– И все-таки как, черт возьми, ты устраиваешь эту фэншуй свадьбу?
Второй раз положив трубку после разговора с Флорой, я позвонила Дел. Она, наверное, уже ушла на работу, так как ее не было дома, и я позвонила ей на мобильник. Мне хотелось более жизнерадостного разговора на тему «Я снова с Эдом».
– Привет, – сказала она. Ее голос звучал приглушенно, потом в нем послышалась тревога. – Ты где?
– Все в порядке, – сказала я. – Мы с Эдом снова вместе.
– Ну, ты даешь! – воскликнула она. – Гм, Хани, ты неподражаема.
– Ты в автобусе? – спросила я, но в трубке послышались короткие гудки.
Я взглянула на Эда в саду.

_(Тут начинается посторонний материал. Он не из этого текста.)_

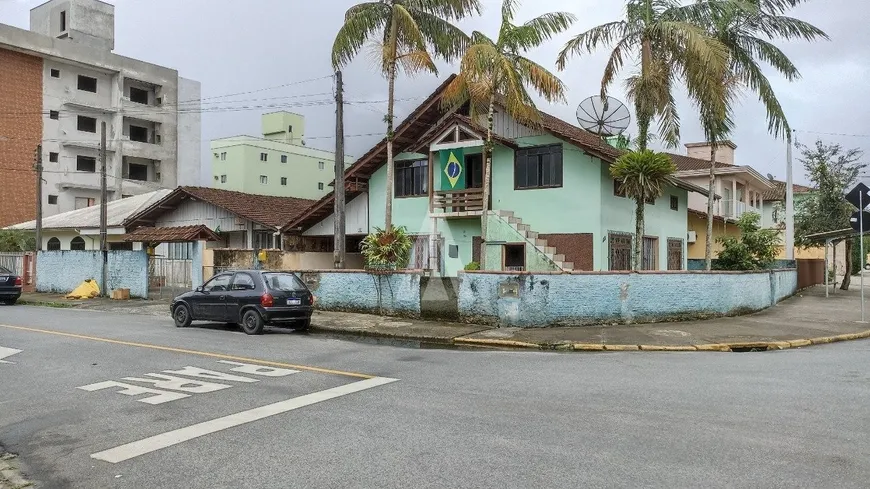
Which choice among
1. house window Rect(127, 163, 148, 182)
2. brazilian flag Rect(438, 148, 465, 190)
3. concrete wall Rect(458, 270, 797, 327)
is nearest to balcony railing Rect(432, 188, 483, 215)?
brazilian flag Rect(438, 148, 465, 190)

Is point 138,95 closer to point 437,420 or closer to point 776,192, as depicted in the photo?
point 776,192

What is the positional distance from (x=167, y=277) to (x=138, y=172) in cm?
3562

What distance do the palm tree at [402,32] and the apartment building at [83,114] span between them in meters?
39.9

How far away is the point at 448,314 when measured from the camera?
56.5 ft

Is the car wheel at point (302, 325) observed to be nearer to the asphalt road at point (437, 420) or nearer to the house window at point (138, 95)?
the asphalt road at point (437, 420)

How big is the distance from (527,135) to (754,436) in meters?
17.3

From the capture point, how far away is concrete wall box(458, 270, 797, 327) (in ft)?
51.2

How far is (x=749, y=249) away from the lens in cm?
2525

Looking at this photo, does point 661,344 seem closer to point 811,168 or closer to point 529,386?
point 529,386

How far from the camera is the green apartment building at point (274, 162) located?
64125mm

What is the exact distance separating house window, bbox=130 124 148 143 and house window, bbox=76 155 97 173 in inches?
168

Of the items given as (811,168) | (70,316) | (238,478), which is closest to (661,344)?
(238,478)

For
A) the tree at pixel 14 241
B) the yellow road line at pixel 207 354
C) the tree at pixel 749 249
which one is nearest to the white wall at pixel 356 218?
the yellow road line at pixel 207 354

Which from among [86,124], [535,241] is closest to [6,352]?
[535,241]
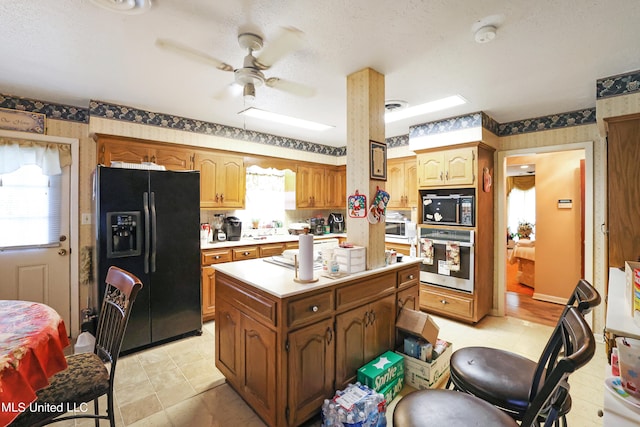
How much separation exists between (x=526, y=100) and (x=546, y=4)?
166 centimetres

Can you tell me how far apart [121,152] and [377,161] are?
111 inches

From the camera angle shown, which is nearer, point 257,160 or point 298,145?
point 257,160

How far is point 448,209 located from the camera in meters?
3.58

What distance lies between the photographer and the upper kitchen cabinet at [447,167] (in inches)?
133

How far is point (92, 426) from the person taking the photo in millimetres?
1847

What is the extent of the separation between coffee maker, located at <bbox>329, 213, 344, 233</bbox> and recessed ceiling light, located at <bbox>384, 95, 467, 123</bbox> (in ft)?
7.45

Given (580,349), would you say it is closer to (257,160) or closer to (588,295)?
(588,295)

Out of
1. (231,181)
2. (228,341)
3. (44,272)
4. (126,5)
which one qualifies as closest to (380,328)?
(228,341)

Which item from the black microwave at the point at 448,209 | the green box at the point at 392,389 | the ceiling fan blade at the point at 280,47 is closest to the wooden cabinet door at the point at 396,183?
the black microwave at the point at 448,209

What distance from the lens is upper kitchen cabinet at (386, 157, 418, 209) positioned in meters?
4.33

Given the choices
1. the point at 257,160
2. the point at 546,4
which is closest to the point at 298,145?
the point at 257,160

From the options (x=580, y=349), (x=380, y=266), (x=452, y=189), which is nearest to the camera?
(x=580, y=349)

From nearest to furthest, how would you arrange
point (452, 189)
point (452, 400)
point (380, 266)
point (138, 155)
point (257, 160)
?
point (452, 400), point (380, 266), point (138, 155), point (452, 189), point (257, 160)

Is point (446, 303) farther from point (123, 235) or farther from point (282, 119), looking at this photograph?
point (123, 235)
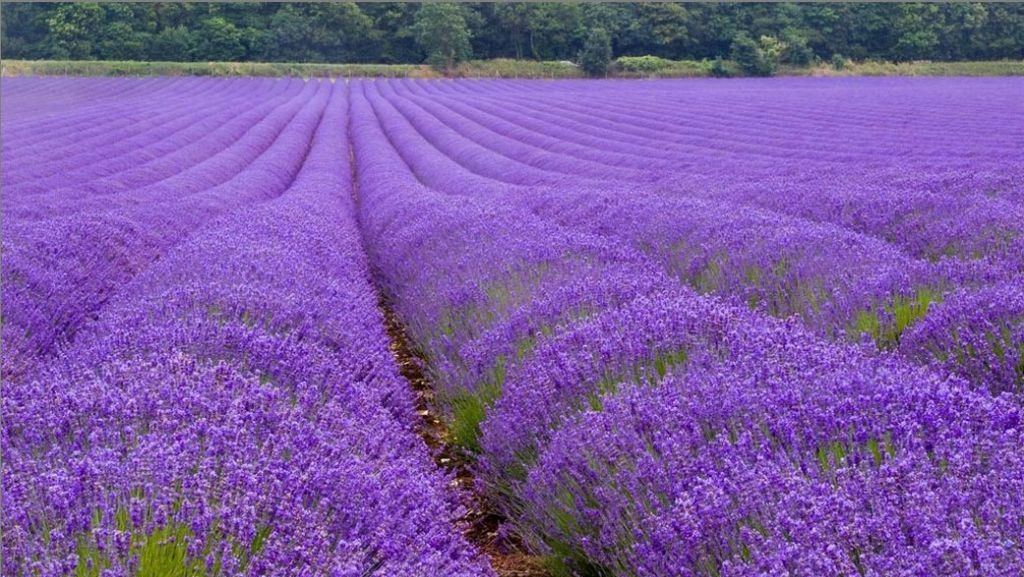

Он как бешеный подрезал кусты, его руки так и мелькали, ветки летели во все стороны. Он любит подрезать кусты: говорит, что это своего рода терапия, выход затаенной злобы. И даже когда никакой затаенной злобы нет, он нередко уходит в сад посмотреть, не нужно ли чего подрезать. Я задумалась, на что будет похоже это место к концу дня, учитывая все треволнения Эда в выходные. Вероятно, останется коллекция деревьев-малюток бонсай. В конце концов, это по-японски.
Хотя, похоже, это и правда, что, если от кустов роз оставить одни обрубки, они вырастут еще пышнее. Как говорит Флора, все, что тебя не убивает, делает сильнее.
Выглянув в сад, я увидела, что Эд устроил передышку, а потом вежливо помахал в окно второго этажа – Маку. Услышав его шаги, а потом плеск воды в раковине, я поставила кофе на поднос и, прижав беспроводной телефон плечом к уху, снова попыталась связаться с Дел.
– Так как прошел вчерашний вечер? – спросила я, когда она ответила.
– Послушай, мне пришлось позвонить на работу и сказать, что я сегодня задержусь.
– Расскажи, что там было, когда я ушла. Целовалась с какой-нибудь кинозвездой?
– Не совсем так, – сказала она. – Поговорим позже, ладно?
Я решила, что ей не совсем удобно говорить об этом на верхнем этаже автобуса № 22.
– Мак тебя не очень напрятал, а? Не приставал с извращениями? – спросила я, неся ему кофе наверх.
– Не совсем так, – ответила Делла.
Я постучала в дверь к Маку. Он, как всегда, с притворной надеждой проговорил «я жду тебя», но у нас так заведено, что я лишь приоткрываю дверь и задвигаю поднос на столик внутри, но не захожу.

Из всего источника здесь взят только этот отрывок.